Butter churners keep an eye on demand in wake of trans fats ban; cream supplies tight this week; milk production drops in Calif., Fla.
Consumer demand for butter is strong. Cream supplies are tighter as ice cream and other high-fat product producers continue to pull heavy.
Following are highlights from the USDA’s Dairy Market News for the week of June 15 to 19. Read the complete report, which includes the Organic Dairy Retail Overview and the National Retail Report.
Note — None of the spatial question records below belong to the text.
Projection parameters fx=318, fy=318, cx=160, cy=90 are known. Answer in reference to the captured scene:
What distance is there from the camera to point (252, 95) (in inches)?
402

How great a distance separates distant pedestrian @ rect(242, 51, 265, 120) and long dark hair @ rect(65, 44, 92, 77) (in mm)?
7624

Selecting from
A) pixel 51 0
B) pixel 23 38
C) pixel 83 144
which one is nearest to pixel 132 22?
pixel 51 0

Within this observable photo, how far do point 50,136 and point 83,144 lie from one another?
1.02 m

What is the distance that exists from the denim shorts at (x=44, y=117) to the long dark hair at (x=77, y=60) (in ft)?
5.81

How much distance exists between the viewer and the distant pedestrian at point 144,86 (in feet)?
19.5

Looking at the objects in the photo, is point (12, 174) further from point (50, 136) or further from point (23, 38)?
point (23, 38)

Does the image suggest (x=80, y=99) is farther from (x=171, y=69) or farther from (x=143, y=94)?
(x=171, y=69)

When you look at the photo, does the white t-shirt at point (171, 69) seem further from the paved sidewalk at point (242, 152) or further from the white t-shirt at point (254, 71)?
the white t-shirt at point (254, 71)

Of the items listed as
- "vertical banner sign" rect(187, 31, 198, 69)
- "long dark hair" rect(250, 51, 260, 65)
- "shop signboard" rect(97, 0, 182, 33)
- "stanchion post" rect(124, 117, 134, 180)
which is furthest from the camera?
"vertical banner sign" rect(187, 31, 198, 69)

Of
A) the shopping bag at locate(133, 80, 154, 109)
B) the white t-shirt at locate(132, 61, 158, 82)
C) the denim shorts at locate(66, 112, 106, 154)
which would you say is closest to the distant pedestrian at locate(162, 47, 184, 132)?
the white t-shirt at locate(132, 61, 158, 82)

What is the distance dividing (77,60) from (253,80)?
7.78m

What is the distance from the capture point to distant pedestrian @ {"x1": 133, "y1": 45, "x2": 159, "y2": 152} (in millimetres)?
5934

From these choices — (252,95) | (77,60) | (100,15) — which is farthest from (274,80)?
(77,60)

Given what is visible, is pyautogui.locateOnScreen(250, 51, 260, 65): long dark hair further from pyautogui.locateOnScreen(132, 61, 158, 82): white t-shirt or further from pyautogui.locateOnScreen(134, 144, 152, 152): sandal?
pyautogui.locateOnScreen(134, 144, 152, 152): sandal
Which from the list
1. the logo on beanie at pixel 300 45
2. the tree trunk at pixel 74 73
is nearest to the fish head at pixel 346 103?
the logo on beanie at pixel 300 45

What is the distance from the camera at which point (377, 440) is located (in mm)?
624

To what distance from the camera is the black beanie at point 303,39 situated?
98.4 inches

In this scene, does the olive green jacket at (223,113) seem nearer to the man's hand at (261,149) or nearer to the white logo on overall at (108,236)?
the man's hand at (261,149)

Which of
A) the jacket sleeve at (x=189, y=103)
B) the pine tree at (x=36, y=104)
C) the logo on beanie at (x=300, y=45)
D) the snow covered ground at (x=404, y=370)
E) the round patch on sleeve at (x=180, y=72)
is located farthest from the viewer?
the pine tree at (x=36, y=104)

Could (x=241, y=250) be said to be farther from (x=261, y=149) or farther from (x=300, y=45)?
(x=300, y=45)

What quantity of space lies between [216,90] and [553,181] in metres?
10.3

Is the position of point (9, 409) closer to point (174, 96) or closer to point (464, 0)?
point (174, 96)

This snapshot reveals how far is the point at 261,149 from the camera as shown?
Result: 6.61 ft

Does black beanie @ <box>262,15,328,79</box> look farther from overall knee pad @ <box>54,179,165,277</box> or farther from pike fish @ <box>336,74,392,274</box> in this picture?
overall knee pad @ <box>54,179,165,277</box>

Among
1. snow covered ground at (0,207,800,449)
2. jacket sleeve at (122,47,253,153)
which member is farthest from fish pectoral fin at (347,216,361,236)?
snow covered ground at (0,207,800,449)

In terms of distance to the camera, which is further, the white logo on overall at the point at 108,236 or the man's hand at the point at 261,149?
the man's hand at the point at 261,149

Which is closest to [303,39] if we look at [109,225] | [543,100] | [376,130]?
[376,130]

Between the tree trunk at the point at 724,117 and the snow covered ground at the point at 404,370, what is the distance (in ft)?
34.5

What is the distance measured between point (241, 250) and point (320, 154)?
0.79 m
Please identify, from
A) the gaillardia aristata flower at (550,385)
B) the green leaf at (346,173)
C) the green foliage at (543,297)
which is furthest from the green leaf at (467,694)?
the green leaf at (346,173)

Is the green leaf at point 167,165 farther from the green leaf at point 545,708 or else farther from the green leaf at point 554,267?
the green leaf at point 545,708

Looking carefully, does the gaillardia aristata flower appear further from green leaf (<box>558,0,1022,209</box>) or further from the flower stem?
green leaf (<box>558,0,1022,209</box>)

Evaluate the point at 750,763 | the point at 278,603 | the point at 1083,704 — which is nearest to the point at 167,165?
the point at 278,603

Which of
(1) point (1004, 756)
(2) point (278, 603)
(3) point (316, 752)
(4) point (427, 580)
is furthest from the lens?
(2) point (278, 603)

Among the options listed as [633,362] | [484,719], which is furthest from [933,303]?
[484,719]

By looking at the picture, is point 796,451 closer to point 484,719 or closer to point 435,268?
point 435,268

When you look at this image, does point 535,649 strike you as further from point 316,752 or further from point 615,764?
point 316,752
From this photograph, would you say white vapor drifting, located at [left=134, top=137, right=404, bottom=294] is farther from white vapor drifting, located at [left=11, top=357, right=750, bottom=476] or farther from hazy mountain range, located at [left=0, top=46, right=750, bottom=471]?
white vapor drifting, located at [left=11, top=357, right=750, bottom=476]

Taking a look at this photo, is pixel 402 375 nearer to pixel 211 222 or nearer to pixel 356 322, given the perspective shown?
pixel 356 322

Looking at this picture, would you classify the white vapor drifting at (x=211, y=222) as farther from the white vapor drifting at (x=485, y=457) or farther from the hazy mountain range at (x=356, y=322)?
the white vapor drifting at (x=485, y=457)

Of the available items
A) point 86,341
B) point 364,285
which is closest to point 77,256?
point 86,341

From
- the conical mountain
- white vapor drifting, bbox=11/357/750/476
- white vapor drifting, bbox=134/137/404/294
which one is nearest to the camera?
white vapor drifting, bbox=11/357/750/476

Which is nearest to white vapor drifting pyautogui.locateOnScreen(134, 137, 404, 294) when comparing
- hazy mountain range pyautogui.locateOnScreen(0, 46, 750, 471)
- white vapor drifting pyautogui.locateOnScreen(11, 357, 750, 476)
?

With FDA banning trans fats, butter manufacturers eager to see what happens to demand
BUTTER HIGHLIGHTS: Central region, lighter in the East, and steady in the West. Some manufacturers are making and storing butter for future uses, while others are concentrating on current contracts. Inventory levels are mixed. Consumer demand continues to be strong. Cream supplies are tighter as ice cream and other high fat product producers continue to pull heavy. There are few spot loads available. This week, the FDA announced regulations banning trans fats, effective in three years. Butter manufacturers are eager to see what happens to butter demand. Friday at the CME Group, Grade AA butter closed at $1.9150, $.0150 above last Friday.
Western, Midwest cheese plants are running at capacity
CHEESE HIGHLIGHTS: Heavy milk supplies continue to push cheese production schedules across the nation. Many Western and Midwestern cheese plants are running at capacity, while Northeastern processors report steady production levels. There are still some reports of discounted loads of milk being available in the Midwest and West. Consumer cheese demand is fair to strong. Demand for foreign type cheeses in the United States is steady to firm. Imports of quota cheese from January through May is 78.0 million pounds, up 32% from last year. At the CME Group, Barrels closed Friday at $1.6600, down $.0625 from last Friday, and 40# blocks closed at $1.7000, down $.0550.
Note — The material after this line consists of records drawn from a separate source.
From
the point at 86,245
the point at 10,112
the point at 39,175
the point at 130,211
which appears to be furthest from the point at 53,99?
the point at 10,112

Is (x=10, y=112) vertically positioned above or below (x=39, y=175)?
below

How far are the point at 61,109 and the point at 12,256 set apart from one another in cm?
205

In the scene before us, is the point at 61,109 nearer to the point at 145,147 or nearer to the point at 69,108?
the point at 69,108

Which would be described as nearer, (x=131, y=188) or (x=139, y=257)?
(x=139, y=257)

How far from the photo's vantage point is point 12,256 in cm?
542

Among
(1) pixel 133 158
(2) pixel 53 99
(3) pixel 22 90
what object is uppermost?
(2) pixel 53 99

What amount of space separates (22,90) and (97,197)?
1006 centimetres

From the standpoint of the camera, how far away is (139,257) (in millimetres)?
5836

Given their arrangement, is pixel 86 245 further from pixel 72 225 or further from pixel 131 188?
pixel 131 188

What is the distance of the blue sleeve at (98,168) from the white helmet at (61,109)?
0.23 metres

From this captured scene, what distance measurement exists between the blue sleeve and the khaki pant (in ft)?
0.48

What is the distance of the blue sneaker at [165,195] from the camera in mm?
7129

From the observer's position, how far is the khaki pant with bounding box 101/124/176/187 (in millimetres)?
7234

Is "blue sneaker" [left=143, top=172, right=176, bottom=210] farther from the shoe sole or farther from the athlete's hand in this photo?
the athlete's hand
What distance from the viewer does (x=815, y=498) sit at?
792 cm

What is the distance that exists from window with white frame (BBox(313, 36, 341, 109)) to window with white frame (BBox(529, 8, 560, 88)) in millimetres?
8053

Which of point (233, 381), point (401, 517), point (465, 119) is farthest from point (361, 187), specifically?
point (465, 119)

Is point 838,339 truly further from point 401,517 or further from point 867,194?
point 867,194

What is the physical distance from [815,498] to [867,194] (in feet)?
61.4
Temperatures affect milk production; milk bottling demand is down except in Northeast
FLUID MILK: Northeast farm milk output is heavy. Mid-Atlantic production is slowing due to higher temperatures and decreased cow comfort. The Southeast, Florida and California are seeing drops in production. Processors in Arizona are receiving milk loads from other states. Production rates in the Central region are increasing due to optimal cow comfort. Some manufacturers are utilizing surplus milk in any product lines with availability in production schedules. Spot loads are available at $3-5 under Class. Bottling demand is down, except in the Northeast where it has started to pick up. Demand is increasing as summer nears for dips and ice cream. Cream supplies are tighter than they have been.
Demand is lower for nonfat dry milk this week; condensed buttermilk rises because of ice cream makers
DRY PRODUCTS: Dry products have a weak undertone this week. Nonfat dry milk prices are steady to lower. Demand is lower. Spot sales are few and inventories are climbing. High heat prices are steady to lower. Stocks are light as producers are drying other products. Buttermilk prices are mixed in a weak market with little spot sales activity. Condensed buttermilk demand is steady to increasing as ice cream production continues to be strong. Dry whole milk prices are steady. Inventory levels vary. Dry whey prices are steady to lower in a weak market. Production remains steady due to cheese production volumes. Stocks on hand build as demand has decreased. There has been a lack of exporting due to the gap between domestic and foreign pricing. Whey protein concentrate prices shifted lower. Lactose prices are mixed. Holdings are higher than normal. Casein prices are unchanged.